La mayor variedad de la demanda, relacionada con una mayor diversificación de la estructura productiva y necesidades de formación de la población más diferenciadas en muchos países, entre otros factores, ha incidido en una mayor diversidad de la oferta de capacitación, que genera nuevos retos en aspectos como la coordinación y el control de calidad. Finalmente, en varios países se registran mayores esfuerzos por integrar de mejor manera la educación general y la formación profesional, lo que ha originado nuevas dinámicas de coordinación interinstitucional.
Un reto permanente de los sistemas nacionales de formación profesional se vincula a su papel de contribuir a la reducción de las desigualdades que caracterizan los mercados laborales de la región. Para conseguir ese objetivo, es importante que estos sistemas se integren con otros instrumentos de las políticas del mercado de trabajo y que se desarrollen ofertas efectivas para fomentar la inserción laboral productiva de grupos que actualmente enfrentan obstáculos para lograrlo.

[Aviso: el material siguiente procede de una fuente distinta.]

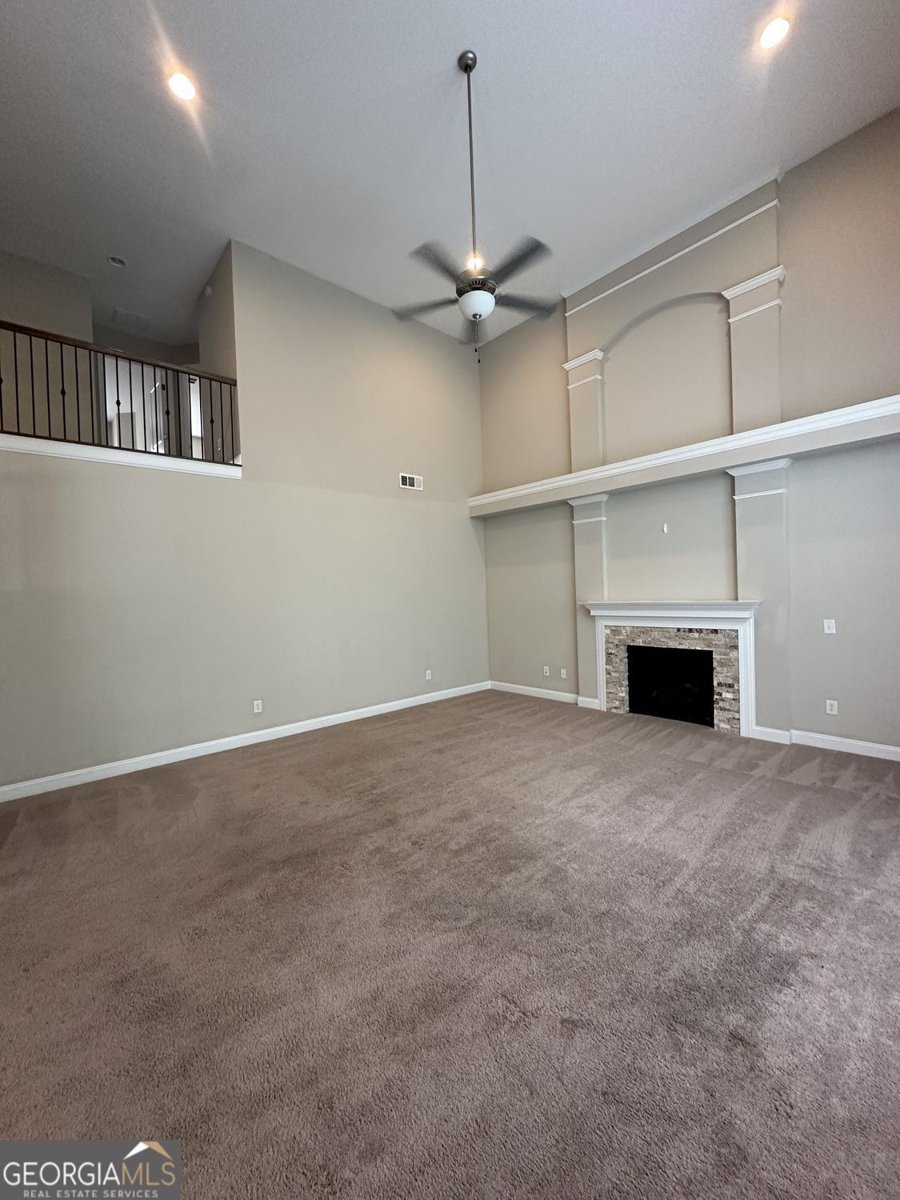 3325 Trowbridge Drive Cumming - Photo 8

Los sistemas nacionales de formación profesional y capacitación de la región requieren superar grandes retos -tanto permanentes como cambiantes- y, tal como se documenta en este informe, han dado importantes pasos en esa dirección. De todas maneras, queda mucho por hacer en materia de recursos, efectividad, eficiencia e igualdad para una contribución cada vez mayor a un crecimiento sostenible en términos económicos, sociales y ambientales.